**CONSEGNA A**
Trascrivi sotto forma di tabella Markdown, con le colonne «N.» e «Testo», la parte dei record che si apre con la riga contenente "From the set" e si chiude con la fine dei record, entrambi gli estremi inclusi. Numera le righe, ometti quelle vuote e lascia fuori le immagini.

**TESTO PROPOSTO**

>>>

Quella che segue è l'intervista a Giovanni Sarubbi, direttore de "Il dialogo" (www.ildialogo.org), giornale online nato a Monteforte Irpino (AV), votato al dialogo interreligioso e alla cultura della pacifica convivenza tra i popoli.

La home del giornale online "Il dialogo", fondato da Giovanni Sarubbi


D._ Buonasera, Direttore. Vorrei rivolgerle alcune domande circa la sua rivista online “Il dialogo” (www.ildialogo.org), un periodico di cultura, politica e dialogo interreligioso dell’Irpinia.
Un giornale molto ricco, interessante, senza scopo di lucro, basato sul lavoro volontario.
Quando è nata l’idea di un giornale di così ampio respiro? A quali esigenze risponde?

R. Il giornale è la continuazione su internet di un giornale cartaceo che si è stampato a Monteforte Irpino dal 1996 al 1998. Tre anni molto impegnativi sul piano politico e sociale. Allora il giornale aveva lo scopo di risvegliare la stampa politica cittadina e si inseriva in un progetto politico legato ai partiti di quello che allora si chiamava ULIVO. C’era un gruppo di persone che collaborava che faceva parte sia dell’allora PDS, sia dell’allora Partito Popolare, cioè dei partiti che avevano sostituito rispettivamente PCI e DC. Oltre ai fatti locali il giornale spaziava su molte problematiche di tipo nazionale, quali l’ambiente ed il dialogo interreligioso. In quegli anni si stabilì un rapporto con il Villaggio Evangelico sito a Monteforte, che allora era gestito ancora dalla Tavola Valdese. Quando poi nel 1998 il gruppo che aveva dato vita al periodico, che si stampava ogni 15 giorni ed andava letteralmente a ruba, si sciolse perché perse le elezioni comunali, io rimasi solo e fu quasi automatico il suo trasferimento on-line su Internet che allora stava cominciando a consolidarsi.
Il giornale come è adesso è legato sostanzialmente alla mia passione cinquantennale per il giornalismo. Ho cominciato a scrivere articoli all’età di 14-15 anni e da allora ho sempre continuato prima su vari fogli ciclostilati, come si usava negli anni 60 e 70, poi su giornali nazionali legati a partiti politici di sinistra. Ed è proprio questa esperienza che mi portò nel 1984 alla iscrizione come pubblicista all’albo dei giornalisti. Ho poi collaborato a diversi giornali locali e nazionali, quali “Il Mattino” di Napoli, o riviste dell’area religiosa come Tempi di Fraternità, Confronti, il settimanale della diocesi di Avellino “Il Ponte”. Ed alcuni altri periodici provinciali. Il giornale on-line nacque quasi per scommessa durante una discussione all’interno di un gruppo interreligioso che allora esisteva ad Avellino e di cui facevo parte. Per un annetto feci le prove su uno spazio web gratuito e poi registrai il dominio www.ildialogo.org su cui attualmente è installato il giornale. La svolta fu la tragedia dell’11 settembre del 2001. In quella occasione mi fu chiesta la disponibilità ad ospitare sul sito l’iniziativa della giornata del dialogo cristiano-islamico che fu lanciata proprio subito dopo quei tragici eventi. Seguendo quella esperienza il giornale si è andato via via sviluppando e arricchendo di argomenti, ce ne sono un centinaio attualmente sul sito, su tutto ciò che si muove nell’ambito religioso o politico sociale. Argomenti di punta del sito sono stati la questione dei preti pedofili, di cui siamo stati fra i primi ad occuparci, o la questione dei preti sposati o della omosessualità in rapporto alla chiese cristiane. Ci siamo legati ai movimenti di base della chiesa cattolica ma anche a quelli di matrice protestante. Oggi il sito risponde alle esigenze di quanti cercano informazioni sui temi della pace e del dialogo interreligioso o di una spiritualità scevra da ritualismi e gerarchie, libera  e liberante. Esigenze che in numeri significano una media di visite giornaliere al sito di oltre 6000 persone, circa 200mila al mese e oltre due milioni l’anno.

<<<

**RECORD DA ELABORARE**

>>>

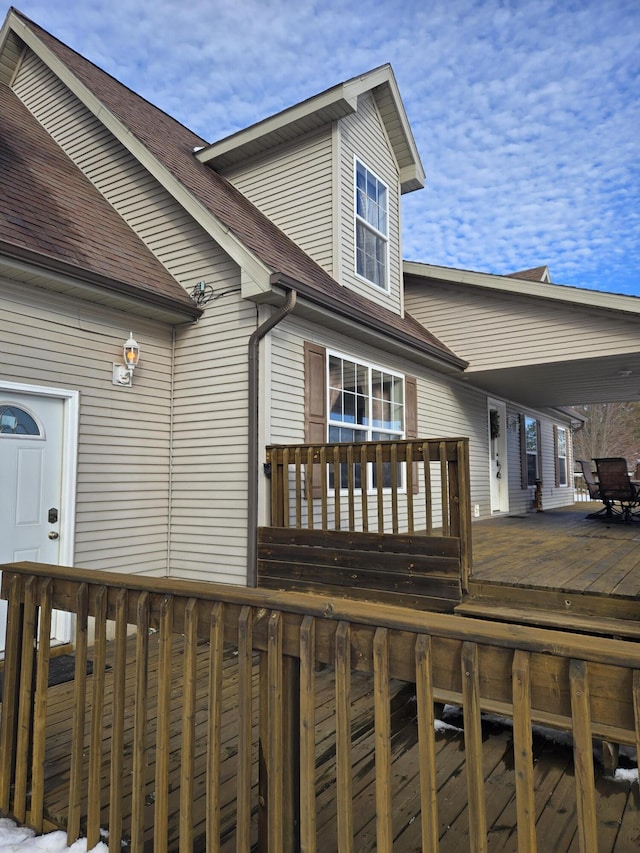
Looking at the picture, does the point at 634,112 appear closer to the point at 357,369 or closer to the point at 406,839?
the point at 357,369

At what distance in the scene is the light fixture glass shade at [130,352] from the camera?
17.0 ft

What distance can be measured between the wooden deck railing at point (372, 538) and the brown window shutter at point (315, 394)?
0.46m

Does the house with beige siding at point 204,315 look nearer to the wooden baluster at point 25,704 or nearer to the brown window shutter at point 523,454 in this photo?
the wooden baluster at point 25,704

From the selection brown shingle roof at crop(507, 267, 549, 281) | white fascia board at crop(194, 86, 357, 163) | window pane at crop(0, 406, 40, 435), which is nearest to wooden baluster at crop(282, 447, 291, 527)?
window pane at crop(0, 406, 40, 435)

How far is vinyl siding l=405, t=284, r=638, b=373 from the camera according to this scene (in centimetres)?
714

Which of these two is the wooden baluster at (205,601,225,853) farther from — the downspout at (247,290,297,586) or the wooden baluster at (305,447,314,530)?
the downspout at (247,290,297,586)

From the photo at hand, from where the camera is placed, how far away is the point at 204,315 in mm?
5652

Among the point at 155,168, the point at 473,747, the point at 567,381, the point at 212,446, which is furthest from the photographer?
the point at 567,381

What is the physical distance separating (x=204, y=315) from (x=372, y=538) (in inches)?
115

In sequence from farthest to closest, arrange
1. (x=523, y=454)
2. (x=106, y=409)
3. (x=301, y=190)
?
(x=523, y=454)
(x=301, y=190)
(x=106, y=409)

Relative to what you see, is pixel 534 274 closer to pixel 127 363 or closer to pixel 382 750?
pixel 127 363

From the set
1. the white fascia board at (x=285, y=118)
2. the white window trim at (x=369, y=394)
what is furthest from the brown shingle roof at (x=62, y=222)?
the white fascia board at (x=285, y=118)

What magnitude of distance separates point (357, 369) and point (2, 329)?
12.2ft

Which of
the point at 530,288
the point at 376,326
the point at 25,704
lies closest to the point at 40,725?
the point at 25,704
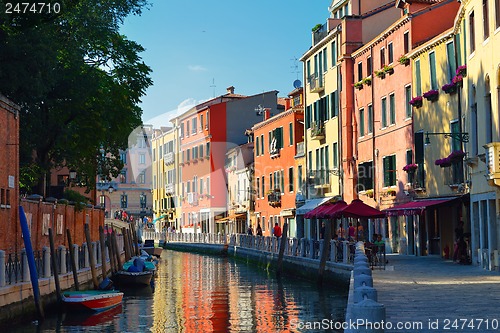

<<<

**CONSEGNA B**
Rispondi a queste domande sull'intervista.
(i) In quali anni si è stampato a Monteforte Irpino il giornale cartaceo?
(ii) In che anno l'intervistato si è iscritto come pubblicista all'albo dei giornalisti?
(iii) Quante persone visitano in media il sito ogni giorno?

**RISPOSTA CORRETTA A**
| N. | Testo |
|---|---|
| 1 | From the set |
| 2 | 1. the white fascia board at (x=285, y=118) |
| 3 | 2. the white window trim at (x=369, y=394) |
| 4 | what is furthest from the brown shingle roof at (x=62, y=222)? |
| 5 | the white fascia board at (x=285, y=118) |
| 6 | What magnitude of distance separates point (357, 369) and point (2, 329)? |
| 7 | 12.2ft |
| 8 | Which of |
| 9 | the point at 530,288 |
| 10 | the point at 376,326 |
| 11 | the point at 25,704 |
| 12 | lies closest to the point at 40,725? |
| 13 | the point at 25,704 |

**RISPOSTA CORRETTA B**
(i) Dal 1996 al 1998.
(ii) Nel 1984.
(iii) Oltre 6000.